- Zitierter Auszug -
Wenn du schon 80% kopierst, warum nicht auch den rest? 

/trunk/4Gewinnt/ - viergewinnthsbremen - GUI basierendes 4Gewinntspiel - Google Project Hosting


----------



## cascais (6. Aug 2012)

Stimmt. Habe jetzt den Teil

public static void main(String[] args) {
        GameFrame gameFrame = new GameFrame();
}

aus der GameFrame Klasse herausgelöscht. Dann wird sie zwar nicht mehr als Main deklariert aber das Menü taucht immer noch nicht auf.


----------



## cascais (6. Aug 2012)

@huestblub

weil ich ein Menü brauche, welches darin nicht vorkommt.


----------



## tribalup (6. Aug 2012)

Im load machst du ein frame.clear.

- Datensätze -
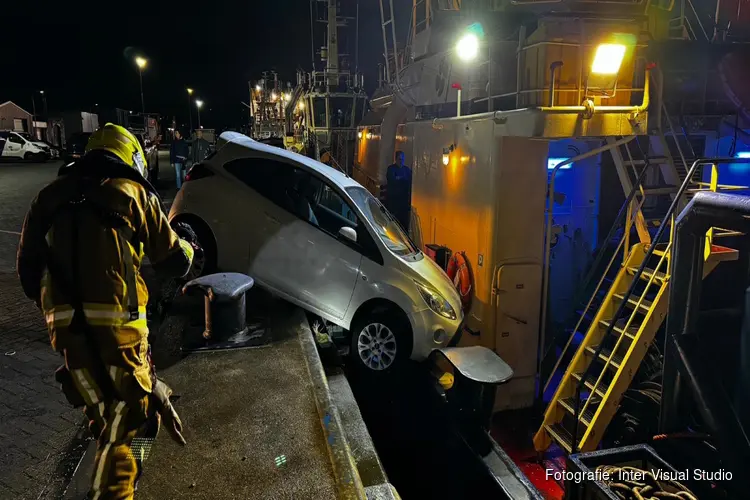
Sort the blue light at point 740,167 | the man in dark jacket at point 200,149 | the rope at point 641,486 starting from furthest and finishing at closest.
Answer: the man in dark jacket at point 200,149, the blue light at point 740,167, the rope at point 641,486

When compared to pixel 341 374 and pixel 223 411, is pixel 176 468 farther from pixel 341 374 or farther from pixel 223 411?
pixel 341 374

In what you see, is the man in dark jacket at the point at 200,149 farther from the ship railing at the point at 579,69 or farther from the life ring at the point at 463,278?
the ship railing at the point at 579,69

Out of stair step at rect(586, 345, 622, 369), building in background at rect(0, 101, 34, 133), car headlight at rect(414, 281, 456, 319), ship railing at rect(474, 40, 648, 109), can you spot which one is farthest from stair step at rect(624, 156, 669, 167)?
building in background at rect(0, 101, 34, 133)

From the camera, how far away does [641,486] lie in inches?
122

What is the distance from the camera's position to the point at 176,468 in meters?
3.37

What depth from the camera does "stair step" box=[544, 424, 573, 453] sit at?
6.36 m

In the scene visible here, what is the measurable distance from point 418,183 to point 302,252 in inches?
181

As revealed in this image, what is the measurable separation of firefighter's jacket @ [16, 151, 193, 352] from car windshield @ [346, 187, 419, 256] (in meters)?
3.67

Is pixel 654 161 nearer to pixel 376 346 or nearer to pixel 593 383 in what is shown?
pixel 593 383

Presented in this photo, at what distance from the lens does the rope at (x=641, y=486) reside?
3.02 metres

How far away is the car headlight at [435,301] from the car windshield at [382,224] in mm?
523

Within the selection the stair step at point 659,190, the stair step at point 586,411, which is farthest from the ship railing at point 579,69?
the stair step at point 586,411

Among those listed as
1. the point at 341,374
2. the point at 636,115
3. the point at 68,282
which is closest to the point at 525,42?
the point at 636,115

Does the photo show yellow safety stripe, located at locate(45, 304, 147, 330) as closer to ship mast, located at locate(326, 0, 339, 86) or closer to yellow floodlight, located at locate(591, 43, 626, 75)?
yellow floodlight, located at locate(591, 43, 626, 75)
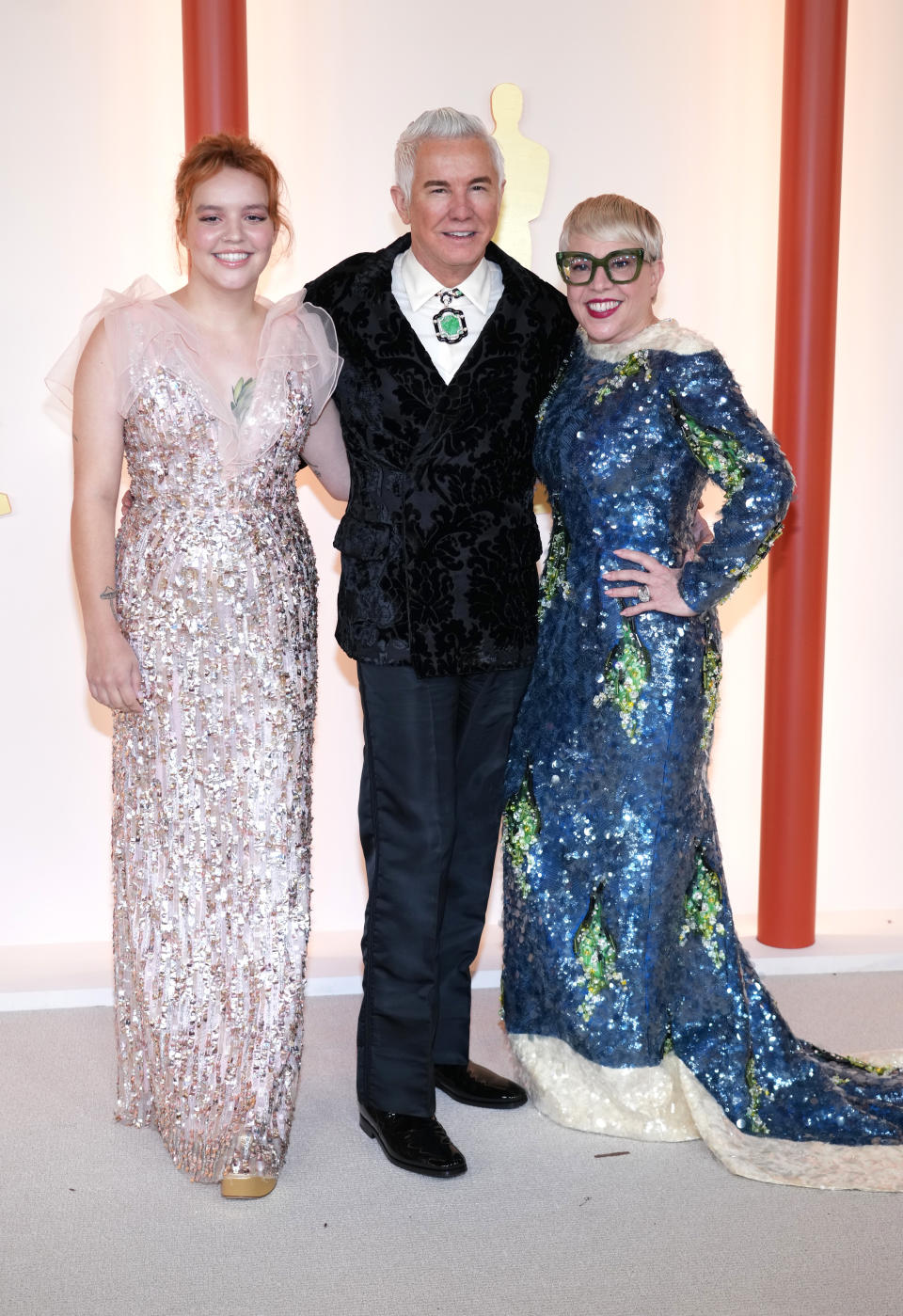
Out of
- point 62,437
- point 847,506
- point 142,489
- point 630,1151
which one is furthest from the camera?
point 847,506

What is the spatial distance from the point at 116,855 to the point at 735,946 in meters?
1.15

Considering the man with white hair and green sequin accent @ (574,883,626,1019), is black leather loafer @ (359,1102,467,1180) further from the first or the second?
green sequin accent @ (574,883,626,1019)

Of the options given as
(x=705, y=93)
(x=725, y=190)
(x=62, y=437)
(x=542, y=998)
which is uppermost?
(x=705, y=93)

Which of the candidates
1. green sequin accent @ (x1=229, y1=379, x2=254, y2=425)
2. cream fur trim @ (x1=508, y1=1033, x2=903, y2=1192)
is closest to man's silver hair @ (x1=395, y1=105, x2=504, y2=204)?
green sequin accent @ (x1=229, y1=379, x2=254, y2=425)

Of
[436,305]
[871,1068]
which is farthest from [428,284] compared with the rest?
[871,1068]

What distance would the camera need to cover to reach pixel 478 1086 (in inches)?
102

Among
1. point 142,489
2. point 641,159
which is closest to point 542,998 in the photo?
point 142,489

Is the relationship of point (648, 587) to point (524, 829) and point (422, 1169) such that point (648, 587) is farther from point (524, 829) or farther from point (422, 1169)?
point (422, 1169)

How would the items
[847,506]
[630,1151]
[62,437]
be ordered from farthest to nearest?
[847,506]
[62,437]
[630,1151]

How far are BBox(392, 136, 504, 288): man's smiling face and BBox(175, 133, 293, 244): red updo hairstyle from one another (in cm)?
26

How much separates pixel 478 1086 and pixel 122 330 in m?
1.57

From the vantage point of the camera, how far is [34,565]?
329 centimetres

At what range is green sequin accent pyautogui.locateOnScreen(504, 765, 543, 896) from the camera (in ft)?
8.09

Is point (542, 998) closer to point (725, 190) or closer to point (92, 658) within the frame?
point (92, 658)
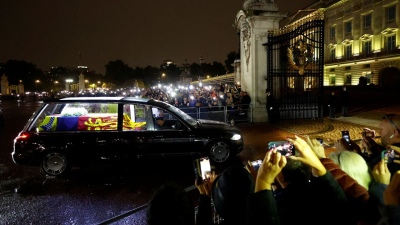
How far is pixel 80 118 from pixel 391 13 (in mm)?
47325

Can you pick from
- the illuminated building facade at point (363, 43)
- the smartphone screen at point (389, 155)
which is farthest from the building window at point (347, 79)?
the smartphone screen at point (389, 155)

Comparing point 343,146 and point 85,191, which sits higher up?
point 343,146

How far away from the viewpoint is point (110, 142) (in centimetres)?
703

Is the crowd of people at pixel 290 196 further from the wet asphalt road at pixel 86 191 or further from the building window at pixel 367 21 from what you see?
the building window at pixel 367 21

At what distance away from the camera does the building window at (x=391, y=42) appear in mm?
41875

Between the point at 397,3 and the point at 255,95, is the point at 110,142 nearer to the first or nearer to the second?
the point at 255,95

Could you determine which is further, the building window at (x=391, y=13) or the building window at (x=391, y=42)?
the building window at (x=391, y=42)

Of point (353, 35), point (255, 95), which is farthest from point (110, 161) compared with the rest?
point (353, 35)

- Aufgaben -
A) Nenne alle Benutzernamen, die im Forumsauszug zum 4-Gewinnt-Spiel vorkommen.
B) Nimm den Forumsauszug zum 4-Gewinnt-Spiel nach seinem letzten Satz wieder auf und schreibe ihn weiter.

- Lösungen -
A) cascais, huestblub, tribalup

B)
----------



## cascais (6. Aug 2012)

Wenn ich frame.clear entferne hat das keinerlei Auswirkung leider.


----------



## tribalup (6. Aug 2012)

huestblub hat gesagt.:


> Wenn du schon 80% kopierst, warum nicht auch den rest?
> 
> /trunk/4Gewinnt/ - viergewinnthsbremen - GUI basierendes 4Gewinntspiel - Google Project Hosting



Du solltest wohl zuerst versuchen nachzuvollziehen was der code überhaupt macht, bevor du ihn kopierst.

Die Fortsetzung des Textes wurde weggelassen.